Ao abordar o tema bitcoin não é incoerente associá-lo de alguma forma ao livro Reconhecimento de Padrões, de William Gibson, famoso pela criação da trilogia Sprawl, inspiração de Matrix – em que, em 2003, ele já especulava que a utilização de dinheiro em papel seria considerada ilegal.
Assim, ao analisar as alternativas de uso do blockchain (ou cadeia de dados) – tecnologia de registro distribuído que visa a descentralização como medida de segurança e uma forma de validar uma transação ou registro – é possível imaginar os consumidores como personagens de um enredo cyberpunk de verdade.
As possibilidades de desintermediação nesse modelo são quase infinitas, sobretudo quando associadas a outras tecnologias emergentes do mercado digital, como internet das coisas (IoT), machine learning, inteligência artificial (IA), realidade virtual e realidade aumentada, aplicadas em soluções financeiras e não financeiras.
Hoje, estão presentes nas mais diversas iniciativas globais com o objetivo de desburocratizar os sistemas, oferecer segurança, transparência e conexões diretas entre consumidores e fornecedores, população e governo, usuários e devices.
Em quase todas as transações financeiras ou de confiança, um terceiro é responsável por validar e intermediar o processo, como instituições financeiras, cartórios e autoridades certificadoras (no caso de certificados digitais), o blockchain substitui todas elas por meio da criptografia e de assinaturas com histórico de transações.
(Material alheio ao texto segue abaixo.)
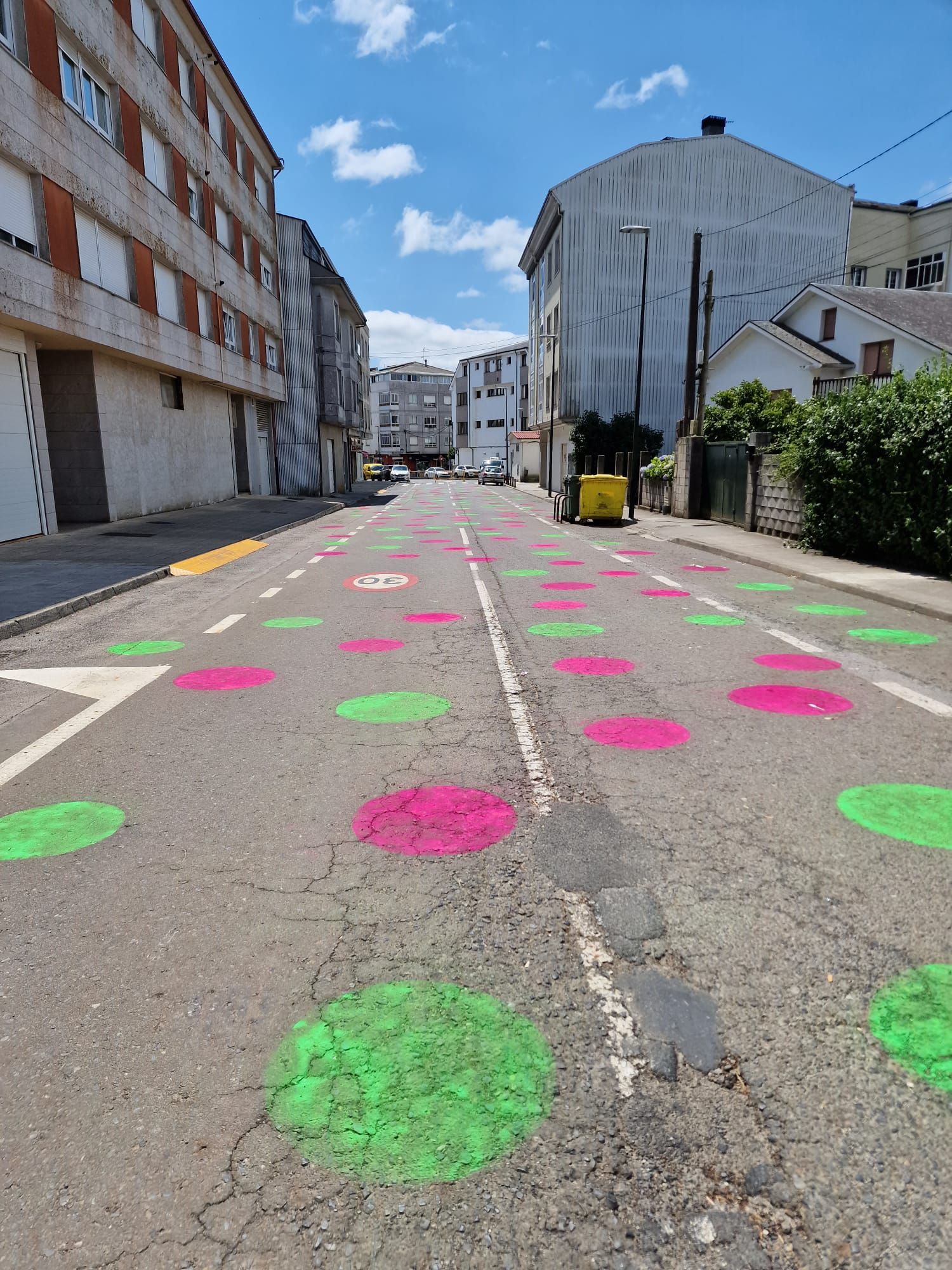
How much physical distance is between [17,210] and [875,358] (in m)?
27.5

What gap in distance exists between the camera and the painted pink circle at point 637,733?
183 inches

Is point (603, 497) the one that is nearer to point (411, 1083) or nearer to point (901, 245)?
point (411, 1083)

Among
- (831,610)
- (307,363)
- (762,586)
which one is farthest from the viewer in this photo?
(307,363)

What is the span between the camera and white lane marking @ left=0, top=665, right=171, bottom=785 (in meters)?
4.55

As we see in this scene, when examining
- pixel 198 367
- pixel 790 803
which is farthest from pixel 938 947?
pixel 198 367

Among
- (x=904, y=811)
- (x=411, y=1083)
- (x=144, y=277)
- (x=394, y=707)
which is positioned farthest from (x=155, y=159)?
(x=411, y=1083)

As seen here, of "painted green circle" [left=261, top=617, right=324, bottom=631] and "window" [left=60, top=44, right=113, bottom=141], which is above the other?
"window" [left=60, top=44, right=113, bottom=141]

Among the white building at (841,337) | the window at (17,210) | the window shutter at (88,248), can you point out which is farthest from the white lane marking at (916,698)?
the white building at (841,337)

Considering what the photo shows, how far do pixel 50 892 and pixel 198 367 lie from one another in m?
23.6

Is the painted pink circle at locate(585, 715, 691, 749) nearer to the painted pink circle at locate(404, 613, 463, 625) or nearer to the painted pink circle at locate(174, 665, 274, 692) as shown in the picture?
the painted pink circle at locate(174, 665, 274, 692)

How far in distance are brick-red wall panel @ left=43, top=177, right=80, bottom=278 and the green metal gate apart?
15.7m

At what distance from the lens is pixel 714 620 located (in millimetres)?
8430

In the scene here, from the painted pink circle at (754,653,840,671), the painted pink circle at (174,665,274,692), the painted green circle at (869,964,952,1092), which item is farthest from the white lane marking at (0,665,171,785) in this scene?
the painted pink circle at (754,653,840,671)

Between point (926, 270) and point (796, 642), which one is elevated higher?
point (926, 270)
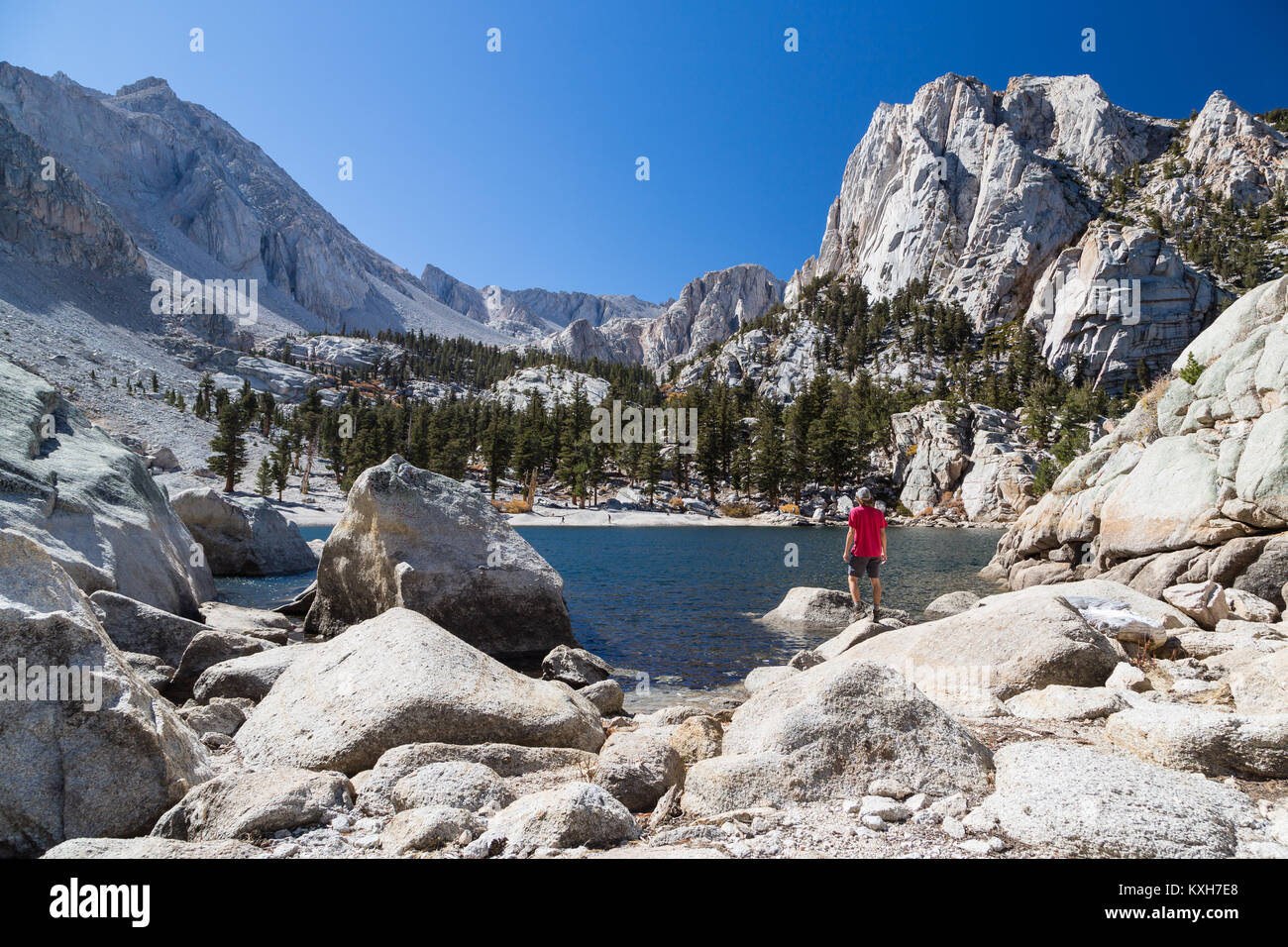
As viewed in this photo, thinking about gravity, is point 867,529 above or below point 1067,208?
below

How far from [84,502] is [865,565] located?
55.2 ft

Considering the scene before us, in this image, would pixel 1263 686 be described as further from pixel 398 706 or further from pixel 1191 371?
pixel 1191 371

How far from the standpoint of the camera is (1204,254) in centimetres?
12750

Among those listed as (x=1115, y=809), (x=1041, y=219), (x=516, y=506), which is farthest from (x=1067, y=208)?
(x=1115, y=809)

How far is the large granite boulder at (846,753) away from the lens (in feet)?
16.3

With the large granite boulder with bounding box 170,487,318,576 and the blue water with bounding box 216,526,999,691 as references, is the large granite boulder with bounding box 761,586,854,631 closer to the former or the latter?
the blue water with bounding box 216,526,999,691

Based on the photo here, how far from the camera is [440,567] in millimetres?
14219

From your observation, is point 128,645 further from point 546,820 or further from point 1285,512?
point 1285,512

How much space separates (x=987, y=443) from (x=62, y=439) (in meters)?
98.3

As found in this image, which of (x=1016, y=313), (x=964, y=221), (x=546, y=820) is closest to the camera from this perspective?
(x=546, y=820)

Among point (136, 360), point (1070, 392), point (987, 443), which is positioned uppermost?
point (136, 360)

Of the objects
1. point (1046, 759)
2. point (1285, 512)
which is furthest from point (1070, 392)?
point (1046, 759)

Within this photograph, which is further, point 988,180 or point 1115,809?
point 988,180
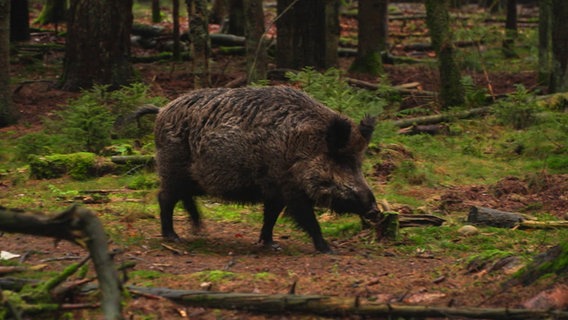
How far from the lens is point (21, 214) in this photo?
18.2 feet

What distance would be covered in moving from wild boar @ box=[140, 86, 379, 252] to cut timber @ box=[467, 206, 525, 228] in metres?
1.54

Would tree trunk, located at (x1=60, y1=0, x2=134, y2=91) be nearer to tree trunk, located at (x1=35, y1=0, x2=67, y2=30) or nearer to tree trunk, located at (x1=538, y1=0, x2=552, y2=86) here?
tree trunk, located at (x1=538, y1=0, x2=552, y2=86)

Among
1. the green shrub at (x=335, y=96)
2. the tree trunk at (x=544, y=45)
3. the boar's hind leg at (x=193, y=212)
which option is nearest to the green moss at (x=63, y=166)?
the boar's hind leg at (x=193, y=212)

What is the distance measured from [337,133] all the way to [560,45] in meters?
10.9

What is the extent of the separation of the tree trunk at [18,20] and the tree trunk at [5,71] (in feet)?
29.4

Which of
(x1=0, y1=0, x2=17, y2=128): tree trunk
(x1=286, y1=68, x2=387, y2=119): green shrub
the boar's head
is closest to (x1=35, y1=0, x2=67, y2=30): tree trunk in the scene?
(x1=0, y1=0, x2=17, y2=128): tree trunk

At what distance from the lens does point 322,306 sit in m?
6.34

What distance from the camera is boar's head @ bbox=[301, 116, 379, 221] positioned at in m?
8.88

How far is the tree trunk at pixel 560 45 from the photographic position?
1795 centimetres

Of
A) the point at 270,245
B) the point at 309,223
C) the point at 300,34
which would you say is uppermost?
the point at 300,34

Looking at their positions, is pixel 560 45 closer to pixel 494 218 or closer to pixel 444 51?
pixel 444 51

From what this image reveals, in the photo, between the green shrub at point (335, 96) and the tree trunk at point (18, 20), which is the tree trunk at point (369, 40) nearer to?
the green shrub at point (335, 96)

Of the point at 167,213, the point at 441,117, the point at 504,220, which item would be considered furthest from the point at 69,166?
the point at 441,117

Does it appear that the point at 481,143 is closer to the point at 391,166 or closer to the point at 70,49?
the point at 391,166
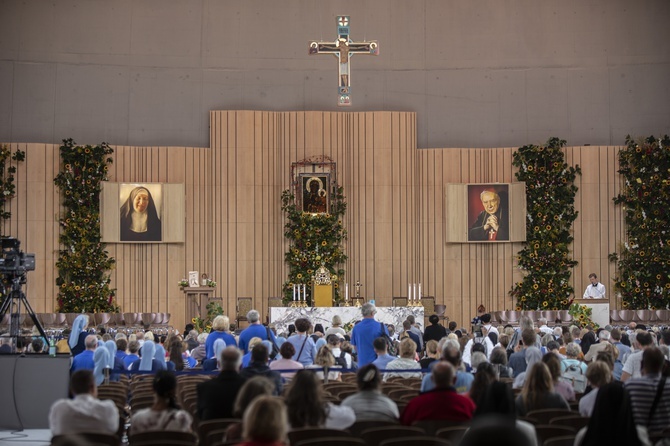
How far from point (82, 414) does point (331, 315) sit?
14166mm

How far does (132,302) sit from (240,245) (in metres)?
2.92

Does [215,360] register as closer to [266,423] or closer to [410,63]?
[266,423]

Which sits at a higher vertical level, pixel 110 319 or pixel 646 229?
pixel 646 229

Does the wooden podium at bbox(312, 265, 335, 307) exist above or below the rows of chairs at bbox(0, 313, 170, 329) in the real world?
above

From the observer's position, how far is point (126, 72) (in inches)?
947

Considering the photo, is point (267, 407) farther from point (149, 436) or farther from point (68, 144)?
point (68, 144)

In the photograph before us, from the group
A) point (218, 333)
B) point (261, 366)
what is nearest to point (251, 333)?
point (218, 333)

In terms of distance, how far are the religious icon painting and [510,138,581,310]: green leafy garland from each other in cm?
55

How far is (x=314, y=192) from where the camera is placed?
2386 cm

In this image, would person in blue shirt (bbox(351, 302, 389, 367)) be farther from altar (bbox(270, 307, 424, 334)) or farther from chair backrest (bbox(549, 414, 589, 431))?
altar (bbox(270, 307, 424, 334))

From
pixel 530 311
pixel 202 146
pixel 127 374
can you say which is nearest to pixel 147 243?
pixel 202 146

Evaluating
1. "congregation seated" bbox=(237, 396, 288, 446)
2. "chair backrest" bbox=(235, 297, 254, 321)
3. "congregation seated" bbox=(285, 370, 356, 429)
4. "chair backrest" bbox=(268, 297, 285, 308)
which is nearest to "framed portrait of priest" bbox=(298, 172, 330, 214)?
"chair backrest" bbox=(268, 297, 285, 308)

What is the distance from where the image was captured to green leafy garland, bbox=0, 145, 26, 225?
22828 millimetres

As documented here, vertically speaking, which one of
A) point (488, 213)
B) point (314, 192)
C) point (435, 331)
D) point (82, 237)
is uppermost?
point (314, 192)
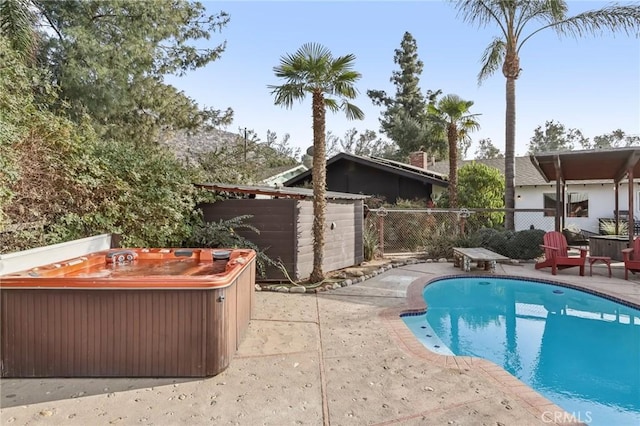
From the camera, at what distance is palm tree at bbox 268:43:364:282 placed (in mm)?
6961

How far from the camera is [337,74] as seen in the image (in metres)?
7.15

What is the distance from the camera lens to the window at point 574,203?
1625cm

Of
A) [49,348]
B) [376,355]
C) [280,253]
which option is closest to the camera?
[49,348]

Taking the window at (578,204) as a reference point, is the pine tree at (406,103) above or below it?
above

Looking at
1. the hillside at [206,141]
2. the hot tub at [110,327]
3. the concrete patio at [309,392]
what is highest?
the hillside at [206,141]

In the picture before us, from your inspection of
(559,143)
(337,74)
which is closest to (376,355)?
(337,74)

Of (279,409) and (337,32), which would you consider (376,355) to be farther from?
(337,32)

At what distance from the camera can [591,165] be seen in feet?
34.3

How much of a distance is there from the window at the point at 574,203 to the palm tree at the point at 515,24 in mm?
5513

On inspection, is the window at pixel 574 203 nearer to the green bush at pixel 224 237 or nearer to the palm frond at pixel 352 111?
the palm frond at pixel 352 111

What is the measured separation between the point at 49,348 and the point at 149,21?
1030 centimetres

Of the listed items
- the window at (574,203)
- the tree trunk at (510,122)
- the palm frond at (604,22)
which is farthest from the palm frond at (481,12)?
the window at (574,203)

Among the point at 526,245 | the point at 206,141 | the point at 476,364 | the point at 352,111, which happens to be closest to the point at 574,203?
the point at 526,245

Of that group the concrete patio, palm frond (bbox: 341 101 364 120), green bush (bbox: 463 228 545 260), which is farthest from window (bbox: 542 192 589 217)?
the concrete patio
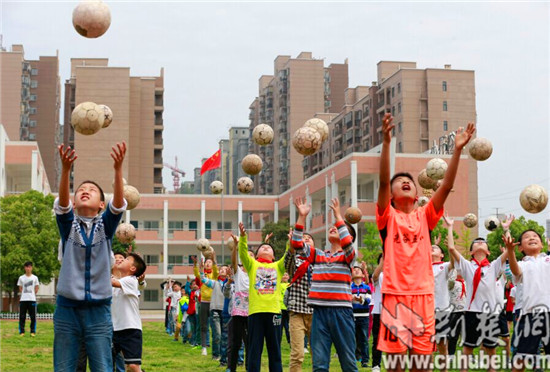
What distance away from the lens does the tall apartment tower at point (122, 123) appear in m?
90.0

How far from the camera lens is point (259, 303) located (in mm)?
11547

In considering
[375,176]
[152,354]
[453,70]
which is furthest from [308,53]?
[152,354]

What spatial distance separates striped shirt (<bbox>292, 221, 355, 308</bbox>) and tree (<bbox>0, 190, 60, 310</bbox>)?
38.4 m

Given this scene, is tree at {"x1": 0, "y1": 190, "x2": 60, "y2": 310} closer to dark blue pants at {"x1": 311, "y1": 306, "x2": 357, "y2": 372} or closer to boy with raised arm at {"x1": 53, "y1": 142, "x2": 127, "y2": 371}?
dark blue pants at {"x1": 311, "y1": 306, "x2": 357, "y2": 372}

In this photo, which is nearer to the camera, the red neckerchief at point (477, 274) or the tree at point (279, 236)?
the red neckerchief at point (477, 274)

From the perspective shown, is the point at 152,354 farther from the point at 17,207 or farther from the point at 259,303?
the point at 17,207

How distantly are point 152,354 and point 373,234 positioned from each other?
106 ft

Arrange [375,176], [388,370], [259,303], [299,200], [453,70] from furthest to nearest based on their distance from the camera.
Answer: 1. [453,70]
2. [375,176]
3. [259,303]
4. [299,200]
5. [388,370]

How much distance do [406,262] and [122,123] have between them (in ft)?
288

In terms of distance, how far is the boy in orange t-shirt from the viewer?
6.86 metres

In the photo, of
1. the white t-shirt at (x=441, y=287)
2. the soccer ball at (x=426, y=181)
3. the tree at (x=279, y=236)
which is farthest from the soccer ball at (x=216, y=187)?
the tree at (x=279, y=236)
Tudo isso, por meio de um “livro-contábil” público distribuído entre os nós da rede que validam a origem, o destino e a ordem em que as transações ocorreram por meio de hashs, timestamp e recursos computacionais utilizados no processo.
Blockchain massivo
No primeiro relatório do World Ecomomic Fórum para a disrupção ou 4º revolução – Deep Shift – o blockchain está no centro dos seis grandes tópicos das mudanças, com foco principal em economia compartilhada e confiança distribuída, e prevê que até 2027 o uso do blockchain seja massivo globalmente.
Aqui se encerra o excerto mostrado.